Unfortunately, a handful of Michigan’s Congressional delegation, some of whom were cosponsors of the bill, voted no:
- Rep. Jack Bergman (R-1)*
- Rep. Bill Huizenga (R-2)*
- Rep. John Moolenaar (R-4)
- Rep. Tim Walberg (R-7)*
- Rep. Lisa McClain (R-10)
Michigan United Conservation Clubs Executive Director Amy Trotter said yesterday’s vote proved conservation can break through our political gridlock, but she was disappointed in the balk from some of Michigan’s delegation.
“The funding RAWA would provide to Michigan will resonate through all levels of fish, wildlife, waters, forests and fields from the tip of the Keweenaw down to St. Joe and Detroit,” Trotter said. “We will continue to work with our Michigan delegation to reinforce our shared commitment to conservation and this state’s natural resources.”

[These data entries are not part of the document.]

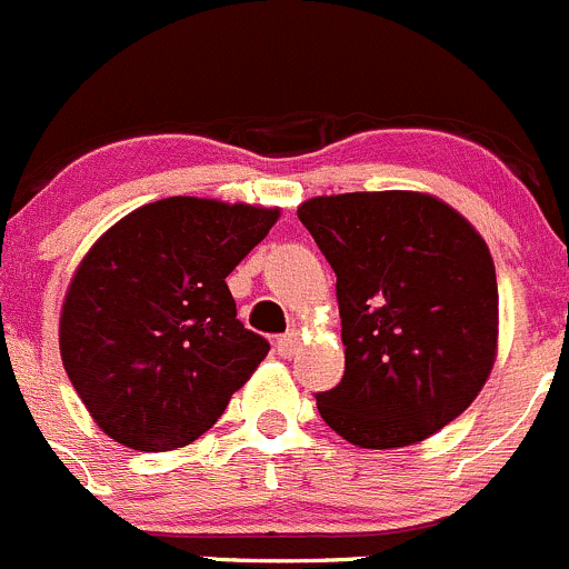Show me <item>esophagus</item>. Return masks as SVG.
Segmentation results:
<instances>
[{
	"label": "esophagus",
	"instance_id": "34e87169",
	"mask_svg": "<svg viewBox=\"0 0 569 569\" xmlns=\"http://www.w3.org/2000/svg\"><path fill=\"white\" fill-rule=\"evenodd\" d=\"M298 348H301V335H298L296 329L287 331V335H282V337H279V340H277L279 357H284V359H290L292 353H298Z\"/></svg>",
	"mask_w": 569,
	"mask_h": 569
}]
</instances>
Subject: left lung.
<instances>
[{
  "mask_svg": "<svg viewBox=\"0 0 569 569\" xmlns=\"http://www.w3.org/2000/svg\"><path fill=\"white\" fill-rule=\"evenodd\" d=\"M298 218L337 273L346 373L318 412L351 446L390 451L457 420L498 357L487 243L418 190L315 196Z\"/></svg>",
  "mask_w": 569,
  "mask_h": 569,
  "instance_id": "8db88e82",
  "label": "left lung"
}]
</instances>
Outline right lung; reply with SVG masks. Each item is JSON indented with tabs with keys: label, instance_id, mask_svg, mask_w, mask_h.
I'll return each mask as SVG.
<instances>
[{
	"label": "right lung",
	"instance_id": "1",
	"mask_svg": "<svg viewBox=\"0 0 569 569\" xmlns=\"http://www.w3.org/2000/svg\"><path fill=\"white\" fill-rule=\"evenodd\" d=\"M279 207L171 196L112 223L60 309L63 368L110 440L173 451L199 440L268 357L227 287Z\"/></svg>",
	"mask_w": 569,
	"mask_h": 569
}]
</instances>
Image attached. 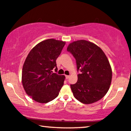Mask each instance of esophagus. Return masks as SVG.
Segmentation results:
<instances>
[{
    "label": "esophagus",
    "instance_id": "obj_1",
    "mask_svg": "<svg viewBox=\"0 0 131 131\" xmlns=\"http://www.w3.org/2000/svg\"><path fill=\"white\" fill-rule=\"evenodd\" d=\"M65 77H66V78H67V79H68V78H69V75H65Z\"/></svg>",
    "mask_w": 131,
    "mask_h": 131
}]
</instances>
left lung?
Segmentation results:
<instances>
[{"instance_id": "obj_1", "label": "left lung", "mask_w": 131, "mask_h": 131, "mask_svg": "<svg viewBox=\"0 0 131 131\" xmlns=\"http://www.w3.org/2000/svg\"><path fill=\"white\" fill-rule=\"evenodd\" d=\"M67 51L74 56L77 69V82L71 85L73 95L85 104L102 99L108 91L112 80V69L102 50L92 42L81 39L72 42Z\"/></svg>"}]
</instances>
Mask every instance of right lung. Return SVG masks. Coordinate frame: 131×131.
<instances>
[{
    "label": "right lung",
    "instance_id": "1",
    "mask_svg": "<svg viewBox=\"0 0 131 131\" xmlns=\"http://www.w3.org/2000/svg\"><path fill=\"white\" fill-rule=\"evenodd\" d=\"M66 42L48 39L38 43L23 64L21 81L26 93L36 102L47 103L59 95L65 76L52 73Z\"/></svg>",
    "mask_w": 131,
    "mask_h": 131
}]
</instances>
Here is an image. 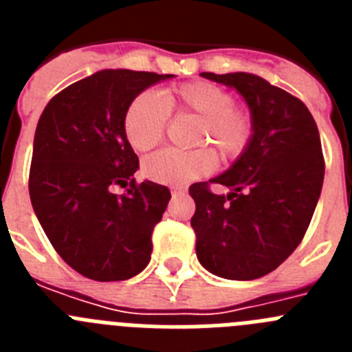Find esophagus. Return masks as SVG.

While conversations have been going on for decades around a more permanent source of funding for species of greatest conservation need, RAWA was first introduced in 2017 after conservation and business leaders saw a need to create a new permanent funding mechanism for wildlife conservation, and it has had bipartisan support since its inception.
Under RAWA, Michigan could see an estimated $27 million annually for the protection of vulnerable species like lake sturgeon. This is a substantial amount of money that would go a long way in the hands of state agencies.
Many of the projects RAWA could fund are currently being paid for using hunting and fishing license dollars, and RAWA could help subsidize nongame management freeing up hunter and angler dollars to be used for our highest priority game species.
Non-game habitat projects would also benefit game species — for example, the Golden Winged Warbler and woodcock share much of the same habitat, and woodcock would benefit from efforts to create or sustain warbler habitat.
The bill now heads to the Senate where a senate version already has 35 co-sponsors, including Michigan’s Sen. Debbie Stabenow.
There is optimism that despite partisan gridlock in Washington D.C., legislators can find common ground and get RAWA passed.
This bill is on par with other great conservation successes like the Pittman-Robertson and Dingell-Johnson acts.